The brainfog I had attributed to being an airhead was actually an ailment I’d been suffering for years, along with the anxiety and stress I had normalized. Trying to somehow save face for my physical condition I told him about my dietary and lifestyle changes, how I’m moving my body, drinking water, cut out alcohol, meditating. But he said the trauma, anger, fire had been within me too long and began to compromise my organs-hence the continuous migraines even when I’m not eating trigger foods.


He broke down some technical stuff about the body, and how Chinese medicine sees organs as different types of life force with deep purpose. My poor body. She’s been a victim of my thoughts for so many years and is paying a brutal price. This is going to take serious daily commitment and that scares me. I’ll be doing 6 months of herbal medicine and acupuncture with him, that’s not what scares me.

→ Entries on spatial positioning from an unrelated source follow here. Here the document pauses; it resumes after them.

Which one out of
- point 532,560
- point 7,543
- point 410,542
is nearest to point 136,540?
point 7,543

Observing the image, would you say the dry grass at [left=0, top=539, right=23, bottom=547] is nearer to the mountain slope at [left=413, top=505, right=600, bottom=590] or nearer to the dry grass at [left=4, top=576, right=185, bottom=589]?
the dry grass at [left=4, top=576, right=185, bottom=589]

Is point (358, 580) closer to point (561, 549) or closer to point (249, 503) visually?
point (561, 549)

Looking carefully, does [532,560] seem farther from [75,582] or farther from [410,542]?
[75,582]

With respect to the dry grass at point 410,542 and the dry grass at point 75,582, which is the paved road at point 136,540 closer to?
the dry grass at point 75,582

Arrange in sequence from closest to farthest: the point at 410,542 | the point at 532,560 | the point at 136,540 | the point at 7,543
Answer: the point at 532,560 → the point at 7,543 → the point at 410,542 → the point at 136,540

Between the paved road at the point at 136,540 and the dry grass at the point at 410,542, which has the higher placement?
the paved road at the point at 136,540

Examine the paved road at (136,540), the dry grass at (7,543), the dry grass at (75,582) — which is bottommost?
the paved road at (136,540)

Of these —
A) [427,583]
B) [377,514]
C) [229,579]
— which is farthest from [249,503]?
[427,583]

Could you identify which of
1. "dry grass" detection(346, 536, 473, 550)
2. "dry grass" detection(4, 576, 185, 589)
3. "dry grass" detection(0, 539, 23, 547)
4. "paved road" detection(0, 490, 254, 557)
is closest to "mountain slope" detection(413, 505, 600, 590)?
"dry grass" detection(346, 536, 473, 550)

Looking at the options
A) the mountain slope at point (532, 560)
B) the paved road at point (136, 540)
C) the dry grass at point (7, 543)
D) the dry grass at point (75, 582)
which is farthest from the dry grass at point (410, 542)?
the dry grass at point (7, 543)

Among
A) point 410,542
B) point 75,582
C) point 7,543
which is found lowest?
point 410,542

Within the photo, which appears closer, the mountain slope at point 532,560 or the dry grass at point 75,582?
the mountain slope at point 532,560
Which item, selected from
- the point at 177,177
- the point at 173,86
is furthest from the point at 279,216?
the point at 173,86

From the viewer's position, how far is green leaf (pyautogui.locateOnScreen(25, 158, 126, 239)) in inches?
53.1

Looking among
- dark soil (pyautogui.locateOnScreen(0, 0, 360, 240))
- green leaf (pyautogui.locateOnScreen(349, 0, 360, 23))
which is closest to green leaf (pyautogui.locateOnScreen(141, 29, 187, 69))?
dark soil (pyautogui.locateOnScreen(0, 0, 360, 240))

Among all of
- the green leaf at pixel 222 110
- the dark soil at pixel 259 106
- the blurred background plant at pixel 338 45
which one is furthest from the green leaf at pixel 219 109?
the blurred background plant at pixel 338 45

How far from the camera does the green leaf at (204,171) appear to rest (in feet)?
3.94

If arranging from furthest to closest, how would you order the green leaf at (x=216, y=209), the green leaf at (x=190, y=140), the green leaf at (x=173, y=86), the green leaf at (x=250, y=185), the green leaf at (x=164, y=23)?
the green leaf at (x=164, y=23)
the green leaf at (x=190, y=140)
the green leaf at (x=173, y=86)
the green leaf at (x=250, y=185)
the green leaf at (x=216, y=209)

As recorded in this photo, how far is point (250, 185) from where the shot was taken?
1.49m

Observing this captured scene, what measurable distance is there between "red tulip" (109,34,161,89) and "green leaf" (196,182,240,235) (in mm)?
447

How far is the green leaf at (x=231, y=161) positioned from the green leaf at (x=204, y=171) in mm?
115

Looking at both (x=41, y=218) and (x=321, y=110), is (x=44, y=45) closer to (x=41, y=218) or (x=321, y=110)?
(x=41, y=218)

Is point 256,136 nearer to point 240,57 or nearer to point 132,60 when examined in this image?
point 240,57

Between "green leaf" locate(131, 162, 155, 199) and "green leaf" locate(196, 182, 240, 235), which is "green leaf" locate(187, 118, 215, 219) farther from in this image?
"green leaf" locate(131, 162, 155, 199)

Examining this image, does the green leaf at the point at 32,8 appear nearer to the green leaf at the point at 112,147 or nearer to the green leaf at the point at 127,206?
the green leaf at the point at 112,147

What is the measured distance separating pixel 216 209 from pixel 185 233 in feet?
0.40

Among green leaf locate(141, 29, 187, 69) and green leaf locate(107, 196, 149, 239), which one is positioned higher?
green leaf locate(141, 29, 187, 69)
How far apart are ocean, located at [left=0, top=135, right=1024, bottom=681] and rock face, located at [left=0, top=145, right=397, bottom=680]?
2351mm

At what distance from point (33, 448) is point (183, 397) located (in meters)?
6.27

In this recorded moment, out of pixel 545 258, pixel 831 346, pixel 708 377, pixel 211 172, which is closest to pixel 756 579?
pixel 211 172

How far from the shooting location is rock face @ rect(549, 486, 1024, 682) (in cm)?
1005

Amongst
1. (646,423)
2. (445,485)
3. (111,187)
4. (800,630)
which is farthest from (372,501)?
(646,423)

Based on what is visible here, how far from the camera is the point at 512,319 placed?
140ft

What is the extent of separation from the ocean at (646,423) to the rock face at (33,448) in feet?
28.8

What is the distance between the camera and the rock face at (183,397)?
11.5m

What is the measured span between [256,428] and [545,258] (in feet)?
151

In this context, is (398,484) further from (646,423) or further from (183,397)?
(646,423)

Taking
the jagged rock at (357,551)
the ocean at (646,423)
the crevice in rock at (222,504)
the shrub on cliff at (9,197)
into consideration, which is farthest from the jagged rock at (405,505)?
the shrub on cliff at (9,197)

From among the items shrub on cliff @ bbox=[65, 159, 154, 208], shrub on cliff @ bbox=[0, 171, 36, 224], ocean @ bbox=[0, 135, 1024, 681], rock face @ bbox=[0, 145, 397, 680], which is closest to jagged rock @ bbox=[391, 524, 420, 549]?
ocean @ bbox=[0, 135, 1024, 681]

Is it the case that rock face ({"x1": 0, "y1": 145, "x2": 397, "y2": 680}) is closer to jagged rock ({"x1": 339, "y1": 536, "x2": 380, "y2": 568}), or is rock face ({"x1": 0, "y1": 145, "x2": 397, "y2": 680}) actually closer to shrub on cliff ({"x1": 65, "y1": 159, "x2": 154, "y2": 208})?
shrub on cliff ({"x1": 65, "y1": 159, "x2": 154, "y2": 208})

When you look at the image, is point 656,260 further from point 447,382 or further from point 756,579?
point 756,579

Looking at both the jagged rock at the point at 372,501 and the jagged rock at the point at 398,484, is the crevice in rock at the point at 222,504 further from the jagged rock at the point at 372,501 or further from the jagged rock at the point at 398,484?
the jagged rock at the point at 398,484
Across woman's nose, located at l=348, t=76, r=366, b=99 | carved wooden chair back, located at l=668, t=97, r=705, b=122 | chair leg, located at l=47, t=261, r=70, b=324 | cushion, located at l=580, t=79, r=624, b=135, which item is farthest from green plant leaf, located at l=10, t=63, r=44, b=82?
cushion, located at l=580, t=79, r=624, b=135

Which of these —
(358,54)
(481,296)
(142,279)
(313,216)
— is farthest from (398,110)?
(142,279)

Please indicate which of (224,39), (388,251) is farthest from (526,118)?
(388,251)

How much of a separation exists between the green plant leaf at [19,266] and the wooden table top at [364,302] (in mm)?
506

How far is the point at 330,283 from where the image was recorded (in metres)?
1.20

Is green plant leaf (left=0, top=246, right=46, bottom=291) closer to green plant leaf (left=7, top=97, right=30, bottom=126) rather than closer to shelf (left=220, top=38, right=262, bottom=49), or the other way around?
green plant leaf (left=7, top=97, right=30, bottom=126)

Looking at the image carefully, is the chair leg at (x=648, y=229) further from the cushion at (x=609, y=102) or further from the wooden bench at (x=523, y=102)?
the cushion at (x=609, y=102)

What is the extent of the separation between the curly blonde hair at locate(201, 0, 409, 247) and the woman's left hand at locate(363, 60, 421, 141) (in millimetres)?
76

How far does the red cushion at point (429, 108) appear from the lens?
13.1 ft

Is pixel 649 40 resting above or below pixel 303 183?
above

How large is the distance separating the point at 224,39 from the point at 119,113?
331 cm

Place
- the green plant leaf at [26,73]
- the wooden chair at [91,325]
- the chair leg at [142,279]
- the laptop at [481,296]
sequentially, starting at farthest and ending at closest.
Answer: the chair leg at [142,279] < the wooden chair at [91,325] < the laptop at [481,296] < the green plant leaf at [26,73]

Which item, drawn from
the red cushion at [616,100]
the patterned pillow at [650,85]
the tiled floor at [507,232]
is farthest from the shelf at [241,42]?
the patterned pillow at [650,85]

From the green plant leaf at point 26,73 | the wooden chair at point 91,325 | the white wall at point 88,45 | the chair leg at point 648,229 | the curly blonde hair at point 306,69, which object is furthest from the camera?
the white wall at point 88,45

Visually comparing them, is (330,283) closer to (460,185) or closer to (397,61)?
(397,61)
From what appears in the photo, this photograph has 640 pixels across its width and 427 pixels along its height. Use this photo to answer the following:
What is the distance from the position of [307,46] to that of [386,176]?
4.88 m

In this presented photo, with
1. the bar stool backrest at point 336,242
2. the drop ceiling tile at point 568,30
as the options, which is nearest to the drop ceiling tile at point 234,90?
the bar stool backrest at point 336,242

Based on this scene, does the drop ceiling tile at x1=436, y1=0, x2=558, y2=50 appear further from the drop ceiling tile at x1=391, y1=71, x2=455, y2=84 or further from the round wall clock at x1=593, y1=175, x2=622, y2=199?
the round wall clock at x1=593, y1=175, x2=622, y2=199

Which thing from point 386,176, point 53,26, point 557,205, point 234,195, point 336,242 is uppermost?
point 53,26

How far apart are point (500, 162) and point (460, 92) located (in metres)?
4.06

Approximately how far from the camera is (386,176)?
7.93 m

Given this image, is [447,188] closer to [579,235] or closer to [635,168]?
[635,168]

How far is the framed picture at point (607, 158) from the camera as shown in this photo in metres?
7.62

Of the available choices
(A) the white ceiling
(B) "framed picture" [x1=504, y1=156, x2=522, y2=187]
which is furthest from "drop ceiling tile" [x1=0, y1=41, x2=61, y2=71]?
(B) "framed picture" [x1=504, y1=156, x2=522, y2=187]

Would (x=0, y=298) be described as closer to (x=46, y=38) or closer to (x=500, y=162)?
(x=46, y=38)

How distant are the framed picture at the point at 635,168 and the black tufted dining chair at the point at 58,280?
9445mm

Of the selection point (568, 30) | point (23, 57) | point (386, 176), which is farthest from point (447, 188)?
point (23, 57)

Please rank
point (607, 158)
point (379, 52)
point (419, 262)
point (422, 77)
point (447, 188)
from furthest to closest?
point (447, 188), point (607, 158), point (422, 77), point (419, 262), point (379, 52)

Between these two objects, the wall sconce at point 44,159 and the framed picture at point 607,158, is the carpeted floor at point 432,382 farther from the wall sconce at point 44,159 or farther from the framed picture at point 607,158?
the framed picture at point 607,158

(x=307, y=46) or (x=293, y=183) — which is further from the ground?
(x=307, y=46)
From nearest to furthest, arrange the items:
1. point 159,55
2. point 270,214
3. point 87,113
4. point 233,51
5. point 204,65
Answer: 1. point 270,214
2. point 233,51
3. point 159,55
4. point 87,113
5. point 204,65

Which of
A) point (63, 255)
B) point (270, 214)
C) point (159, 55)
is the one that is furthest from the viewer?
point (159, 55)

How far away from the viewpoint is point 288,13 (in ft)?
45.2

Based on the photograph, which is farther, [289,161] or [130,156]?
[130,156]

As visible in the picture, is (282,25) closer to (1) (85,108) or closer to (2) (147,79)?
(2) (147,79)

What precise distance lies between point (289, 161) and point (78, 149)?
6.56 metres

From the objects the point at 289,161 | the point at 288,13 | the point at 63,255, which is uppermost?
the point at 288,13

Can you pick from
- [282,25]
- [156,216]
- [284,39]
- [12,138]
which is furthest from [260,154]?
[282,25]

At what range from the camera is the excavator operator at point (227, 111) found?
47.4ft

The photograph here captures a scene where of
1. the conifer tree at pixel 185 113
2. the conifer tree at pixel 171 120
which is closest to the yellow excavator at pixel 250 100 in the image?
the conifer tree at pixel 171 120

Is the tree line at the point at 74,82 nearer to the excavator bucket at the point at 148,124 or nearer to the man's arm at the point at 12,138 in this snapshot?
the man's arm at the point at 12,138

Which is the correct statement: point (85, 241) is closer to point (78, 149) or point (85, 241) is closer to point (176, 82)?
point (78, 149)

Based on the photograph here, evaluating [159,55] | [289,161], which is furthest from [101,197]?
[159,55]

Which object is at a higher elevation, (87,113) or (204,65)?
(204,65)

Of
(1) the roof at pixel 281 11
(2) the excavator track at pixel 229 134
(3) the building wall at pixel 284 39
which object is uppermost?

What scares me is changing my mindset, my habits, my choices, because they directly impact my family. Speaking my mind where I’ve been taught to bite my tongue. Live a truth that’s awkward and uncomfortable. Taking space for myself, to begin a life separate from them so that I can rebuild our connection. I’m scared for what this will mean for the business I’ve put on hold to heal. I’m unsure of who I am without these ties I’m tethered to and what the coming undone process will look like. I’m fearful of standing fully in my truth.


I’m excited for what this means for my health and wellbeing. For the kind of wife I can be when I’m fully healthy and the home I can build for us. I’m looking forward to eating the nourishing foods and hydrating tonics that heal the insides before they manifest on the outside. I’m thankful for my mindful practice and for the clarity I’ve already been experiencing since embracing the truth. I can’t wait for the brain fog to go away so I can see the world as it is, without the blinders of my own limits and traumas.

I feel so much right now, but mostly I’m just happy to be writing again. And getting a life.